Why Red Blood Cells Sickle

There is an iron-containing protein in the red blood cells called hemoglobin, which carries oxygen to the body’s tissues. In most people, the main type of hemoglobin, which is inherited, is called hemoglobin A. However, people who develop sickle cells inherit a different type of hemoglobin, called hemoglobin S, because of one little change in the protein. Hemoglobin S forms long rods in the red blood cells after they deliver oxygen. As a result of the long rods, instead of the red cells staying round, they form the sickle shape. People with sickle cell anemia have hemoglobin type SS.

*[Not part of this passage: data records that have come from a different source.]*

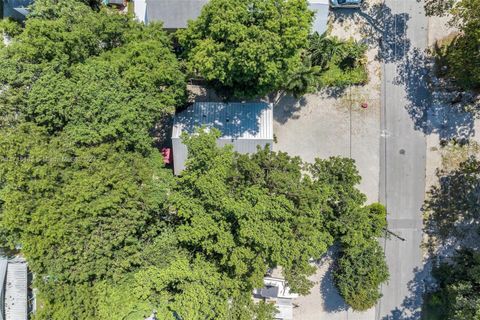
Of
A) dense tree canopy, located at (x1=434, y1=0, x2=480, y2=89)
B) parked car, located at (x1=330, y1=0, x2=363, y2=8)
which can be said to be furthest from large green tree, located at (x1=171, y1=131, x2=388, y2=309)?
parked car, located at (x1=330, y1=0, x2=363, y2=8)

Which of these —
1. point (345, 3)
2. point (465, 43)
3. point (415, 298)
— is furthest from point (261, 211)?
point (345, 3)

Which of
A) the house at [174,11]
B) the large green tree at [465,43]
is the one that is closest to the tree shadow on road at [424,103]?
the large green tree at [465,43]

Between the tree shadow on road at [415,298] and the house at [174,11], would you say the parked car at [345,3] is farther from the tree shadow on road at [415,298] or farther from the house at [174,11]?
the tree shadow on road at [415,298]

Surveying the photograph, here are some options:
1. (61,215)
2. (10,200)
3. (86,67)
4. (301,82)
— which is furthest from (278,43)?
(10,200)

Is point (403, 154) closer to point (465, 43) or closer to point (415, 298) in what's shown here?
point (465, 43)

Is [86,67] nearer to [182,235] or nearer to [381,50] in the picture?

How Sickle Cell Anemia is Inherited

Hemoglobin is inherited from a persons’ parents. If the person inherits one sickle cell gene, he or she will have sickle cell trait. On the other hand, if the person inherits two sickle cell genes, he or she will have sickle cell anemia. He or she might also be said to have sickle cell disease, which term is used for several related inherited red blood cell disorders.

Racial and Ethnic Groups that Get Sickle Cell Anemia (SCD)

Sickle cell anemia occurs in many racial and ethnic groups including African-Americans, others of African descent, Arabs, Greeks, Italians, Latin Americans, persons from India, and Caucasians. Therefore, all newborns should be tested for sickle cell anemia, which involves a simple blood test.

Some people with sickle cell anemia can live productive lives and enjoy most of the activities that people without it do. Following are some things that people with sickle cell anemia can do to stay as healthy as possible:

  • Get regular checkups. Regular medical checkups to decrease the chance of serious problems.
  • Prevent infections. Common illnesses, like influenza quickly can become dangerous for a person with SCD. The best defense is to take simple steps to help prevent infections. 
  • Learn healthy habits. People with SCD should drink 8 to 10 glasses of water every day and eat healthy food. They also should try not to get too hot, too cold, or too tired.
  • Look for clinical studies. New clinical research studies are happening all the time to find better treatments and, hopefully, a cure for SCD. People who take part in these clinical studies might receive access to new medicines and treatments.
  • Get support. People with SCD, and their parents, should find a patient support group or other organization in the community that can provide information, assistance, and support.

There’s no cure for most people with sickle cell anemia. But treatment can relieve pain and help prevent problems associated with the disease. Treatment might can also include hydroxyurea and folic acid supplements. On occasion, blood transfusions are given, and in some instances, patients are given a bone marrow transplant.